Sa ramure fiévreuse ondulait sous la pluie froide.

 

Un parfum de pins incendiés obsédait le ciel marin du petit port, supplantant l’odeur de l’iode, des goémons spongieux entassés, qui pourrissaient sur les rochers. Quelques huîtres détachées de leur tuile par les lames de fond, se pâmaient et attendaient que je les vole à la marée.

De retour de ma balade sur le sentier côtier, Hermès le chien et moi même retrouvions le hêtre rouge qui nous attendait rancunier, et nous plantait au coeur son regard noir.

Et de nouveau je ressentais ce malaise, le sombre pressentiment qu’au sein du bonheur, rode toujours notre part d’ombre et le mal que l’on se fait. Mauvais choix, ou l’insistance absurde à courir après un bonheur que l’on invente….

Je me cognais à cette frondaison butée, cramoisie de rage, j’affrontais la menace verticale du Fagus, du fou écarlate.

Je subissais son intrusion brutale, tout en la repoussant. Mais que voulait-il à la fin ?

Pour le fuir, il me suffisait de tourner la tête vers la charmante barrière entrouverte, vers le rouge-gorge effronté, le jardin qui folâtrait sous une pluie un peu floue.

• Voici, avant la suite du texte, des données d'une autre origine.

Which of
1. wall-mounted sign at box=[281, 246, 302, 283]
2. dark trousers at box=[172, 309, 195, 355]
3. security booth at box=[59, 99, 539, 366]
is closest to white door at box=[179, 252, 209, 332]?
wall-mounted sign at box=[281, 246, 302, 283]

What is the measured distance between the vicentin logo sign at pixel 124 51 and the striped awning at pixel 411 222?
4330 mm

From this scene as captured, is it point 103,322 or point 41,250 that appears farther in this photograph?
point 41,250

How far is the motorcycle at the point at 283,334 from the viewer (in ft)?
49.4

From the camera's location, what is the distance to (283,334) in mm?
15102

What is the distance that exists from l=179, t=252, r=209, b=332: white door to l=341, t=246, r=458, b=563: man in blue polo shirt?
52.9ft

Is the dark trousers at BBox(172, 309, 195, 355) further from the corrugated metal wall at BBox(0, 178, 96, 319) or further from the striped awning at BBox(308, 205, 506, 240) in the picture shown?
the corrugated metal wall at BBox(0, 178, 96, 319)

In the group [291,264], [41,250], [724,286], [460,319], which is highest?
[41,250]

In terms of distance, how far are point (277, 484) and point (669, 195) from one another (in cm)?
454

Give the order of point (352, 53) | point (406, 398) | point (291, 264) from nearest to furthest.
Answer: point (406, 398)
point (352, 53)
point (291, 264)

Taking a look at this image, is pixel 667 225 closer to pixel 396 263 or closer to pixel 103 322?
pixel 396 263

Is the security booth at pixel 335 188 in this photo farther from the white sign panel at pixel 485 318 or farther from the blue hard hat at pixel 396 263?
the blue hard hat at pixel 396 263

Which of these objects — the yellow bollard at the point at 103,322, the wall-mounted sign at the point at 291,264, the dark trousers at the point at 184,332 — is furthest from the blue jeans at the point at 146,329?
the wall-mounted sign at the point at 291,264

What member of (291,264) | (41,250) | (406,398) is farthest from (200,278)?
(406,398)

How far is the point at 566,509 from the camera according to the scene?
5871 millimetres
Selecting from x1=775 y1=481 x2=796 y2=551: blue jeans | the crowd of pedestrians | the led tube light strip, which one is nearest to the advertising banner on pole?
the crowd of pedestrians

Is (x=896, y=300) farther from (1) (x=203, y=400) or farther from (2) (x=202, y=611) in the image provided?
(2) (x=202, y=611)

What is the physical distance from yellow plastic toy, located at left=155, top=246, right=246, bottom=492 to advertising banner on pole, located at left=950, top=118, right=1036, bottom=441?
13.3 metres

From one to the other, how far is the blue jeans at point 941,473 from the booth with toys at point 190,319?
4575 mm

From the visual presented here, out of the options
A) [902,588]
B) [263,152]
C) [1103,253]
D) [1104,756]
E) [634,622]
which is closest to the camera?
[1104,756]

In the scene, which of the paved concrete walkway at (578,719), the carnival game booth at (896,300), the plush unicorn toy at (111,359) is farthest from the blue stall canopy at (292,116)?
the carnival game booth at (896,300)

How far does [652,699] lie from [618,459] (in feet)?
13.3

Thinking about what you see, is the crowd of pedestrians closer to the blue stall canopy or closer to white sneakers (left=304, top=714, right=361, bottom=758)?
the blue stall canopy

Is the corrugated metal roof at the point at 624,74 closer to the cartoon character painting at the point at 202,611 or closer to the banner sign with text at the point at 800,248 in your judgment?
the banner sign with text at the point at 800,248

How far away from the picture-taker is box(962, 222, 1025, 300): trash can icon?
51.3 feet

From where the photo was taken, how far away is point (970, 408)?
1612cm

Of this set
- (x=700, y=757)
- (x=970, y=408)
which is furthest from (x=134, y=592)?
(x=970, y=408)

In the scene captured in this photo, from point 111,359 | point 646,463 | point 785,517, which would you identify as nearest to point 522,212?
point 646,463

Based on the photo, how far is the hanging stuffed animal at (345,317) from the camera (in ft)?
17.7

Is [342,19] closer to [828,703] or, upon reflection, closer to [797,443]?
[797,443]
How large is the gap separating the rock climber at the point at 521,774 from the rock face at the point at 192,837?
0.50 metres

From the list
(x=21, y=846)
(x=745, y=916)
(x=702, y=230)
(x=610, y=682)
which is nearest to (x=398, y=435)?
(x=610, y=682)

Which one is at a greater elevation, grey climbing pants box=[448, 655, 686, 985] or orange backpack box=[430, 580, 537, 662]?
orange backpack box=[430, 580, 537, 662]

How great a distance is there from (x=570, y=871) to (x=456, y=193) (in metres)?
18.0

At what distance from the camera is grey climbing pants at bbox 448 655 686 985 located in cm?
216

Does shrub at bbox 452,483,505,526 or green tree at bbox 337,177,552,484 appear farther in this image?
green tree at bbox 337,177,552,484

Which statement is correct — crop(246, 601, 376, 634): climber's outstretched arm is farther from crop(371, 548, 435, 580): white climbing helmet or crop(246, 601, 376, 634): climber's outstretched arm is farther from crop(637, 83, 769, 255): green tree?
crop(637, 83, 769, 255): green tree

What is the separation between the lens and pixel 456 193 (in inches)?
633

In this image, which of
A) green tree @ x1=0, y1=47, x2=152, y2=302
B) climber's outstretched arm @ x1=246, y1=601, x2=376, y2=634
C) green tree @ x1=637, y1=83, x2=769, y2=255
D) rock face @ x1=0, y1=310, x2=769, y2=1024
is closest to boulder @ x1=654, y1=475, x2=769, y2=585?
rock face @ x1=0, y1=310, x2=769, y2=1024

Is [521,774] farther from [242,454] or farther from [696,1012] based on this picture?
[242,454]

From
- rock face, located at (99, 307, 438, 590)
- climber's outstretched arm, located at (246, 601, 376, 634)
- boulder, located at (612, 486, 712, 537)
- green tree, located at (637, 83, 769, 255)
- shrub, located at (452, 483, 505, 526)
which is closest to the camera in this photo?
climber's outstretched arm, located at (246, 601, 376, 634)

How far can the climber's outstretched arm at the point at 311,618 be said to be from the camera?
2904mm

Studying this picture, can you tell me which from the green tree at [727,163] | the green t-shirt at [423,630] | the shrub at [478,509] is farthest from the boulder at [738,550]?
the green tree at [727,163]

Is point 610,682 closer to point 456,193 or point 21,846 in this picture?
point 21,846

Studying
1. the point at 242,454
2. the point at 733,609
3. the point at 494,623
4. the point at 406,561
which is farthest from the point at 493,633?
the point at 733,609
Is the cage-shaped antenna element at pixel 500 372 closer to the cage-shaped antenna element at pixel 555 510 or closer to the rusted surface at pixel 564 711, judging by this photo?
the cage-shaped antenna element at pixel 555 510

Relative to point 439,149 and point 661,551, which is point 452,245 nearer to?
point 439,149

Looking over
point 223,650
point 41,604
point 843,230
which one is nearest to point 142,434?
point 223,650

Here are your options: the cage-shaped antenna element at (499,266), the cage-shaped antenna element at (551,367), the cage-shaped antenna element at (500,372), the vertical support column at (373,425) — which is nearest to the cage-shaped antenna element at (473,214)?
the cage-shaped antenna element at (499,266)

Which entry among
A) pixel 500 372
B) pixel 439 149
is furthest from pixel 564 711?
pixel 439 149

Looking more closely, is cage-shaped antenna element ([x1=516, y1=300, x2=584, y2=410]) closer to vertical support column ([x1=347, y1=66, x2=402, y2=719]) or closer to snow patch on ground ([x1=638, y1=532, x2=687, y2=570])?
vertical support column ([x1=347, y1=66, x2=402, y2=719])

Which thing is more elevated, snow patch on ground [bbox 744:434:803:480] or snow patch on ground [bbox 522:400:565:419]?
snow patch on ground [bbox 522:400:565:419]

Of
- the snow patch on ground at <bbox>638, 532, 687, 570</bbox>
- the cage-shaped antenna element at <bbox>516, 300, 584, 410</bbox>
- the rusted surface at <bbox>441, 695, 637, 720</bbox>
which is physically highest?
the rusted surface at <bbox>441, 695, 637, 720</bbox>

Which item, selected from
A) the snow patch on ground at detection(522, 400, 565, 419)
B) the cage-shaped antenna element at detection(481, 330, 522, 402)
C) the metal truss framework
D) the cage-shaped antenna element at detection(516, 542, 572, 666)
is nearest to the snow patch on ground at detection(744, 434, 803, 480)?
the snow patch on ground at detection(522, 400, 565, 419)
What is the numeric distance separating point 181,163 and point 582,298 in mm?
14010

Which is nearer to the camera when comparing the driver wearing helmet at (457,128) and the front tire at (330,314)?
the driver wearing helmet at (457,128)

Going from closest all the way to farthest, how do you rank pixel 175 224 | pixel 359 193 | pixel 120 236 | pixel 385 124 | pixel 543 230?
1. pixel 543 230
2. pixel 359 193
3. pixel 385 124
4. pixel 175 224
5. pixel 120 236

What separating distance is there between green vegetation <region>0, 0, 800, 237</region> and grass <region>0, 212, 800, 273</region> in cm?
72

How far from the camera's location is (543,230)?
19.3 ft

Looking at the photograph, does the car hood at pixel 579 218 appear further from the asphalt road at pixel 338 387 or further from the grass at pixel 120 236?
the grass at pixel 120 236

C’est alors que mon regard se posa vers la tulipe, dressée vers le ciel, parfaite comme un œuf, prête à éclore, prête à accueillir sa vie. Son cycle serait court, le mien aussi.

 

le Hêtre...« Devenir ce que l'on est »

 

Je me penchais alors vers le cardinal juge, le fagus pourpre et le vis pour ce qu’il était : une part de moi même, une part de colère, une part de conscience, une part vivante, et me souvins enfin, que le symbole du hêtre était aussi le symbole de la patience.